Sansibar oder der letzte Grund
Diese Ausgabe: Diogenes Verlag, 1972 Mehr
Seiten: 159
- Roman
- Nachkriegszeit
Worum es geht
Die Sehnsucht nach Freiheit
Selten zuvor war ein Buchtitel so irreführend: Wie viele Generationen von Schülern mögen bei Sansibar oder der letzte Grund spannende Abenteuer in tropischer Hitze erwartet haben? Stattdessen spielt die Geschichte in einem öden Ostseehafen an einem eisgrauen Herbsttag 1937. Fünf Menschen und eine Holzfigur treffen hier aufeinander: ein an Gott verzweifelnder Pfarrer, zwei enttäuschte Kommunisten, eine Jüdin auf der Flucht, ein pubertierender Junge und die Plastik des "Lesenden Klosterschülers". Außer dass sie alle durch "die Anderen" (sprich: die Nazis) bedroht werden, haben sie nicht viel miteinander gemein. Am Ende gelingt zumindest einigen von ihnen die Flucht in die Freiheit - nicht mit dem Segelschiff nach Sansibar, aber immerhin mit einem Fischkutter nach Schweden. Andersch schafft es, durch seine Erzähltechnik der parallelen Personenführung und der sich kreuzenden Perspektiven die Spannung bis zur letzten Seite aufrechtzuerhalten.

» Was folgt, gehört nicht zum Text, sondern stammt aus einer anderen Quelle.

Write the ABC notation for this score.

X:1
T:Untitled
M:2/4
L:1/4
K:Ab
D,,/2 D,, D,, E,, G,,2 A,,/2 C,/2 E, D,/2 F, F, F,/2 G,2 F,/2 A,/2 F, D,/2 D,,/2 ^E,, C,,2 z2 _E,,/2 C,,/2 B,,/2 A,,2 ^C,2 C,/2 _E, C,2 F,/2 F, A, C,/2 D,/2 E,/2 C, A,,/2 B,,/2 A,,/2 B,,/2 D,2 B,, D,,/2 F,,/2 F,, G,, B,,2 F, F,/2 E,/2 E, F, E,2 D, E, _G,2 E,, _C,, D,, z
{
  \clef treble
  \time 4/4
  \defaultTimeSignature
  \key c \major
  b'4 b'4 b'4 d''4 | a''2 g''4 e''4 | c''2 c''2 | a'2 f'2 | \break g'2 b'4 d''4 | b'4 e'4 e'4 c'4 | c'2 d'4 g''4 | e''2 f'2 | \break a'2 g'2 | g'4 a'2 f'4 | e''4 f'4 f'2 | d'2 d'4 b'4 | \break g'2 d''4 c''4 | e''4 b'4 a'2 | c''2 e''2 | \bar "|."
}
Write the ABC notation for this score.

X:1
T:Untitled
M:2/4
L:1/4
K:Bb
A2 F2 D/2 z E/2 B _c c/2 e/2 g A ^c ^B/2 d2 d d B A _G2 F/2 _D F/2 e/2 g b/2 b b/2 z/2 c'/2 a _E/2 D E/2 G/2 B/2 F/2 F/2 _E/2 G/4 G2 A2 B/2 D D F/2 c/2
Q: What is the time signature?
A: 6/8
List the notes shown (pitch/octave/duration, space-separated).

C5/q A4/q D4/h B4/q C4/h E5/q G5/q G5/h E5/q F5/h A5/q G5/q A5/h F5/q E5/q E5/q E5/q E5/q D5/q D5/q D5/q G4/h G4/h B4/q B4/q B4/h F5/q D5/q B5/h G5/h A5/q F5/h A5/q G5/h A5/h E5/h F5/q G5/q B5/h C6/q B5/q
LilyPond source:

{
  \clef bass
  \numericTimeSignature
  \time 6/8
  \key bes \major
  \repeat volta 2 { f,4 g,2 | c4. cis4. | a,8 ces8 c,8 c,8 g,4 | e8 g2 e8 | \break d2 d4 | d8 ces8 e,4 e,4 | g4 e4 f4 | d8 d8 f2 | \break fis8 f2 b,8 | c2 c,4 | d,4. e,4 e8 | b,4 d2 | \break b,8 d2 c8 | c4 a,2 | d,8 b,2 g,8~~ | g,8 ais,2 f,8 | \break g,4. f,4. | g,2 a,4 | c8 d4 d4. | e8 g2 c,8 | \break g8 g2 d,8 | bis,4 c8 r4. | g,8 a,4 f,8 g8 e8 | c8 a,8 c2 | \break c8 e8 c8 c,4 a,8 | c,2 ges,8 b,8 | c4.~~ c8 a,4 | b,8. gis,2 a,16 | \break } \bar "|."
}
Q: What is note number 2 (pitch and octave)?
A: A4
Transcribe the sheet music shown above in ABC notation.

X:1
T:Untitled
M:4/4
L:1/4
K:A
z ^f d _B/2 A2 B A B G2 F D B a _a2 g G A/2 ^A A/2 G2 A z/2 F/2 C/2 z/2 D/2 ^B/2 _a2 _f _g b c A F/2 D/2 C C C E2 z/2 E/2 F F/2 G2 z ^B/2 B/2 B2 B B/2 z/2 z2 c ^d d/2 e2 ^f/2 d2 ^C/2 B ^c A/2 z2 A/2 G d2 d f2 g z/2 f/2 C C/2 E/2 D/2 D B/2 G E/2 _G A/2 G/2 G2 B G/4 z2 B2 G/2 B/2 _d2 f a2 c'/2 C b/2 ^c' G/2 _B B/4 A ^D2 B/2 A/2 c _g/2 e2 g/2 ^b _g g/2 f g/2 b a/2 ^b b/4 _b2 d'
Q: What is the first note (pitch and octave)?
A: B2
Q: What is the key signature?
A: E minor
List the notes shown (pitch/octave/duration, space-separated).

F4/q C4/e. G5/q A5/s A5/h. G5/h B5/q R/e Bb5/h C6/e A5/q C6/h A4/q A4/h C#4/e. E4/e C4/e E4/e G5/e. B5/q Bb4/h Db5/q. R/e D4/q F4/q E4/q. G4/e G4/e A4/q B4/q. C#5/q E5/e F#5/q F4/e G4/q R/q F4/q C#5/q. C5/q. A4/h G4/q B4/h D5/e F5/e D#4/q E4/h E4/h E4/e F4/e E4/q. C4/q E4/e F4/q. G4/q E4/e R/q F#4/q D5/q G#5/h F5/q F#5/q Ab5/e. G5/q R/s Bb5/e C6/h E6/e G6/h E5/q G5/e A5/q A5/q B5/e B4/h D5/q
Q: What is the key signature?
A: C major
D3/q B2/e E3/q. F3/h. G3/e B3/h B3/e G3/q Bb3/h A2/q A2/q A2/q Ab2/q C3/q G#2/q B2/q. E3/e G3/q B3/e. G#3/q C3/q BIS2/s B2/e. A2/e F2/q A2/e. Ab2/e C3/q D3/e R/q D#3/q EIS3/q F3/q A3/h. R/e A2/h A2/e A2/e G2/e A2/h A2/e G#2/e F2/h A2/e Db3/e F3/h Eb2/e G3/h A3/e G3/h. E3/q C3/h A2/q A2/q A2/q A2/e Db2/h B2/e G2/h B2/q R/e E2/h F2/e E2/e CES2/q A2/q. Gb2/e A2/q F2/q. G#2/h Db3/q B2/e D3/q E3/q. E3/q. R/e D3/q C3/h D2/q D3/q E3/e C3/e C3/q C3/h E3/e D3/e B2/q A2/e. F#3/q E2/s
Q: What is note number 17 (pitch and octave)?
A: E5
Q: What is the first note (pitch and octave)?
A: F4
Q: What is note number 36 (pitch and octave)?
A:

Einige Leser erinnern sich vielleicht noch schaudernd an das schablonenhafte Interpretationsschema, mit dem sie den Roman während ihrer Schulzeit sezieren mussten. Nicht zuletzt aus diesem Grund lohnt es sich, noch einmal ganz unvoreingenommen diese Flucht in die Freiheit auf sich wirken zu lassen.
Zusammenfassung
Über den Autor
Alfred Andersch wird am 4. Februar 1914 in ein rechtskonservatives, kleinbürgerliches Elternhaus in München hineingeboren. 1928 verlässt er das Gymnasium, macht eine Buchhändlerlehre und tritt 1930 in den Kommunistischen Jugendverband ein. 1933 sitzt er dafür ein paar Monate im Konzentrationslager Dachau ein. Als er ein zweites Mal verhaftet wird, wendet er sich von der Politik ab. 1935 heiratet er die Halbjüdin Angelika Albert. 1938 zieht die Familie nach Hamburg, wo Andersch als Werbeleiter in einer Fotopapierfabrik arbeitet, zusammen mit seinem Schwager, der 1938 auf Druck von Göring entlassen wird und daraufhin einen Herzinfarkt erleidet. In dieser Phase der „totalen Introversion“ verfasst Andersch erste literarische Skizzen. 1940 wird er zum Militär einberufen. Andersch drängt seine Frau zur Scheidung, da die Ehe seit einiger Zeit zerrüttet ist und er sich dadurch erhofft, endlich als Schriftsteller etwas veröffentlichen zu können. Damit überlässt er seine Frau und die gemeinsame Tochter ihrem Schicksal, der Deportation. Im Mai 1944 wird Andersch nach Italien an die Front geschickt, am 6. Juni 1944 desertiert er. Auf diesen Erlebnissen basiert die Erzählung Die Kirschen der Freiheit, die 1952 ein gewaltiges Erdbeben im deutschen Nachkriegsfeuilleton verursacht. Während der Kriegsgefangenschaft in den USA arbeitet er an der Lagerzeitung Der Ruf mit, die er später zusammen mit Hans Werner Richter wieder neu gründet. Mit ihm ruft er 1947 auch die Schriftstellervereinigung Gruppe 47 ins Leben. Andersch ist jahrelang Leiter des Abendstudios Frankfurt und setzt sich in seinen Radioessays für junge unbekannte Autoren ein, darunter Ingeborg Bachmann, Heinrich Böll und Arno Schmidt. 1957 erscheint der Roman Sansibar oder der letzte Grund. Desillusioniert durch die westdeutsche Nachkriegspolitik unter Konrad Adenauer siedelt Andersch 1958 in die Schweiz über. 1960 erscheint der Roman Die Rote. Am 21. Februar 1980 stirbt Alfred Andersch im schweizerischen Berzona.